After months of renovation, The Heart Of Gaming opened for business in April. “There was a great turnout on the opening day – about 200 people,” Starkey says, proudly. “The first Friday we had about 15, and now on a Friday we have around 40, with lots of regulars.” And while The Hog is currently dominated by fighting games (“It’s where we come from,” says Lansiquot), the plan is to diversify and cater to every gaming taste – console shooter tournaments, arcade racing cabinets and PC LAN setups are all on the cards. The Hog is throwing everything into building its community, from opening at 4pm and staying open until midnight to discourage school truancy, to converting one of its offices into a prayer room for Muslim gamers when needed.
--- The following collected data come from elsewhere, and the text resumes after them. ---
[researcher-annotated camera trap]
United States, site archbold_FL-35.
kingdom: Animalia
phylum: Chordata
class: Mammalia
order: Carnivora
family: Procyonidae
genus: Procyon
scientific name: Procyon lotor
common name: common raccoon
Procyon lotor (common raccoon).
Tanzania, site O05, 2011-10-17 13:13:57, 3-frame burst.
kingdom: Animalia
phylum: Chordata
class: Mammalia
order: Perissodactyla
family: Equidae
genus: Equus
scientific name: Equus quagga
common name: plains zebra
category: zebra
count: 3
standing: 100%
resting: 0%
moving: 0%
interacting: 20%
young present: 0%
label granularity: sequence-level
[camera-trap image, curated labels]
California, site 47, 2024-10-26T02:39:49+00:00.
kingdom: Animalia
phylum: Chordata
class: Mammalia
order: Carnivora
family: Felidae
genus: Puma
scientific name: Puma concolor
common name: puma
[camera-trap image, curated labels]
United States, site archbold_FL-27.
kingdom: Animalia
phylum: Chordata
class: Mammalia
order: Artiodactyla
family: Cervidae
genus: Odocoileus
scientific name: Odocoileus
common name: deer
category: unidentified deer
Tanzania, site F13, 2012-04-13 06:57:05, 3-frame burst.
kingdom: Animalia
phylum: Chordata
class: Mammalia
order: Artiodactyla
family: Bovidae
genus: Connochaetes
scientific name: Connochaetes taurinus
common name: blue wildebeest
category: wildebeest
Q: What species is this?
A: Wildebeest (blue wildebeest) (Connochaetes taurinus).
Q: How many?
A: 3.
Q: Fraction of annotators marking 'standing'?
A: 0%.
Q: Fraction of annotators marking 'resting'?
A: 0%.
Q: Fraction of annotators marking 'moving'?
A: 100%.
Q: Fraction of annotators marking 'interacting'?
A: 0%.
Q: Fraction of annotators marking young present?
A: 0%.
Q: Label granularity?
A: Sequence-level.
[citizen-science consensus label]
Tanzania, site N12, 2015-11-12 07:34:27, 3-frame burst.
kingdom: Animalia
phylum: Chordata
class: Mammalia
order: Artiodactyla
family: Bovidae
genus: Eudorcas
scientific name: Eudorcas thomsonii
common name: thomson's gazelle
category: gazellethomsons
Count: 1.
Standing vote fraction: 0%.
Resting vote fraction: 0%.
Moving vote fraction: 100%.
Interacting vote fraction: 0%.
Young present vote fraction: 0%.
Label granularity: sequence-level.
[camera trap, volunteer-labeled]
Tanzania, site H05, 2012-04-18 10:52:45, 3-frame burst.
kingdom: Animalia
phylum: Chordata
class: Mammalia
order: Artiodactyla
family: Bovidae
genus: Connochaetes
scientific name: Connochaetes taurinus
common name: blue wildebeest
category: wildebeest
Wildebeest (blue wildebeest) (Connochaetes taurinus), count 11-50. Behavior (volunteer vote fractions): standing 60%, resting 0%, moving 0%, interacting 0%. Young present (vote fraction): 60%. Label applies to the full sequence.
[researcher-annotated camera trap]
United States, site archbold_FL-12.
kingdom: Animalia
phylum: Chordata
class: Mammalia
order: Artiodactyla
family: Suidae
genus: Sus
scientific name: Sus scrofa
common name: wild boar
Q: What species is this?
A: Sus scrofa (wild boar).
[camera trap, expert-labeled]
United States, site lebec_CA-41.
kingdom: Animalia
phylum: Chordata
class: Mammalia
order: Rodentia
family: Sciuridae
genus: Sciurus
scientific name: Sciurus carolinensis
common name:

During the May half-term school holiday, the arcade offered a week-long pass for £20, and Starkey is scouring eBay for games the regulars request – Neo Geo game Windjammers is currently at the top of his shopping list.
“We’re always thinking, ‘What can we do to get more attention, how can we get more people in here?’” he says. “We’re working on some really creative angles for this place: we have a Twitch.tv channel, we want to have a radio station, a clothing range, an exchange shop, a sitcom, maybe even a film. We’re even considering doing a Big Brother show.” He gestures around The Hog. “This could easily be the Big Brother house for two weeks. We’ve got a toilet, a shower, a kitchen area, rooms that could have beds thrown in them…”
“We get 16 gamers, lock them up, close the door…” Lansiquot says. “And watch them tear themselves apart,” Starkey cuts in, smiling. “People would do it, too. They’re dedicated enough.”